╭─ Input material
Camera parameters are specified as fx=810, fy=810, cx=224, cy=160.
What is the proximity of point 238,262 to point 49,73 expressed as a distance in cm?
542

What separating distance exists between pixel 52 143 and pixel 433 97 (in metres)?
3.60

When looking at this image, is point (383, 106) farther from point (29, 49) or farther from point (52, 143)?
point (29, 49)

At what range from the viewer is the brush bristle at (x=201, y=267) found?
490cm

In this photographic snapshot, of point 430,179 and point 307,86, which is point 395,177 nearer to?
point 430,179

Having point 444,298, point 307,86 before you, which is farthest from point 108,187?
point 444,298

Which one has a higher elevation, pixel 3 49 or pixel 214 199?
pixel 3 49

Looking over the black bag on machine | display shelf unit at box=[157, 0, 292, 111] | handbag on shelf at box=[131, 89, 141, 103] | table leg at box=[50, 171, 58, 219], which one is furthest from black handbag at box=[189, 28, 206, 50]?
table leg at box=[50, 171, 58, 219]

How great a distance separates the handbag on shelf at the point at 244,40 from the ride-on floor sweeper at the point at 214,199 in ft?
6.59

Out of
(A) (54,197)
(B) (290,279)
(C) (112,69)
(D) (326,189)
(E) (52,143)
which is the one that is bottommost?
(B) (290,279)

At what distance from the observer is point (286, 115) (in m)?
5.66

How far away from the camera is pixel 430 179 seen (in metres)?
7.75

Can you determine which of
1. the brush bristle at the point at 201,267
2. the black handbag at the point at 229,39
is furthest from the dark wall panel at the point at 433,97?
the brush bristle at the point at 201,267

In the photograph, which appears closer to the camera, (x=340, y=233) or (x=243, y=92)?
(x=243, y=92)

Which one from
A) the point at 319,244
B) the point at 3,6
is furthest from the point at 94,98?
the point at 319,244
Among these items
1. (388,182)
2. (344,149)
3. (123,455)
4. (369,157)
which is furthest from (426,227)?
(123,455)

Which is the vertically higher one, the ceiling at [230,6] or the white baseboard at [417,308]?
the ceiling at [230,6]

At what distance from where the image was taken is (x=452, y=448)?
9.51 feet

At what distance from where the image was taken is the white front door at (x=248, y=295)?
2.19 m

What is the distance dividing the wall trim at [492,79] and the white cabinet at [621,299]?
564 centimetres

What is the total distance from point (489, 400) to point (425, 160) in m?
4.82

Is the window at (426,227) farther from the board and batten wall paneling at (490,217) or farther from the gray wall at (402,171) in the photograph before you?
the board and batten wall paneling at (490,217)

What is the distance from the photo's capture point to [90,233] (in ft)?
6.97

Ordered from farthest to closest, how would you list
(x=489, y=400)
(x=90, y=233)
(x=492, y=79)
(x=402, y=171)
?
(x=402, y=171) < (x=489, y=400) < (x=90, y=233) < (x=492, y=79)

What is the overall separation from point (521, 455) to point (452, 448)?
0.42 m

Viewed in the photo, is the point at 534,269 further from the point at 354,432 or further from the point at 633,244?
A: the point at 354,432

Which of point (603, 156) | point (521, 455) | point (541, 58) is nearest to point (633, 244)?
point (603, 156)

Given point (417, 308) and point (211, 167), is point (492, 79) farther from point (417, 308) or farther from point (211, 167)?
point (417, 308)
╰─
What the task requires: Extract the listing in its entirety and repeat it exactly.

Exercise answer:
Camera parameters are specified as fx=810, fy=810, cx=224, cy=160.
What is the proximity of point 238,262 to point 49,73 expressed as a distance in cm?
542

What separating distance exists between pixel 52 143 and pixel 433 97 (in metres)?
3.60

When looking at this image, is point (383, 106) farther from point (29, 49) or farther from point (52, 143)?
point (29, 49)

At what range from the viewer is the brush bristle at (x=201, y=267) found?
490cm

In this photographic snapshot, of point 430,179 and point 307,86, which is point 395,177 nearer to?
point 430,179

Having point 444,298, point 307,86 before you, which is farthest from point 108,187?
point 444,298

Which one has a higher elevation, pixel 3 49 or pixel 214 199?
pixel 3 49

Looking over the black bag on machine | display shelf unit at box=[157, 0, 292, 111] | handbag on shelf at box=[131, 89, 141, 103] | table leg at box=[50, 171, 58, 219], which one is furthest from black handbag at box=[189, 28, 206, 50]?
table leg at box=[50, 171, 58, 219]

How great a distance separates the handbag on shelf at the point at 244,40 from the ride-on floor sweeper at the point at 214,199 in ft?
6.59

Out of
(A) (54,197)
(B) (290,279)
(C) (112,69)
(D) (326,189)
(E) (52,143)
which is the one that is bottommost?
(B) (290,279)

At what distance from the observer is point (286, 115) (in m)?
5.66

How far away from the camera is pixel 430 179 seen (in metres)?
7.75

Can you determine which of
1. the brush bristle at the point at 201,267
2. the black handbag at the point at 229,39
is furthest from the dark wall panel at the point at 433,97?
the brush bristle at the point at 201,267

In the photograph, which appears closer to the camera, (x=340, y=233) or (x=243, y=92)?
(x=243, y=92)

Which one from
A) the point at 319,244
B) the point at 3,6
is furthest from the point at 94,98?
the point at 319,244
Among these items
1. (388,182)
2. (344,149)
3. (123,455)
4. (369,157)
which is furthest from (426,227)?
(123,455)

Which is the vertically higher one, the ceiling at [230,6] or the white baseboard at [417,308]?
the ceiling at [230,6]

At what distance from where the image was taken is (x=452, y=448)?
9.51 feet

At what distance from where the image was taken is the white front door at (x=248, y=295)?
2.19 m

What is the distance dividing the wall trim at [492,79] and the white cabinet at [621,299]?
564 centimetres

What is the total distance from point (489, 400) to point (425, 160) in m?
4.82

Is the window at (426,227) farther from the board and batten wall paneling at (490,217) or farther from the gray wall at (402,171) in the photograph before you?
the board and batten wall paneling at (490,217)

What is the distance from the photo's capture point to [90,233] (in ft)?
6.97

Ordered from farthest to closest, how would you list
(x=489, y=400)
(x=90, y=233)
(x=492, y=79)
(x=402, y=171)
?
(x=402, y=171) < (x=489, y=400) < (x=90, y=233) < (x=492, y=79)

What is the overall separation from point (521, 455) to point (452, 448)?
0.42 m

Viewed in the photo, is the point at 534,269 further from the point at 354,432 or further from the point at 633,244?
A: the point at 354,432

Which of point (603, 156) | point (521, 455) | point (541, 58) is nearest to point (633, 244)?
point (603, 156)

Given point (417, 308) and point (211, 167), is point (492, 79) farther from point (417, 308) or farther from point (211, 167)?
point (417, 308)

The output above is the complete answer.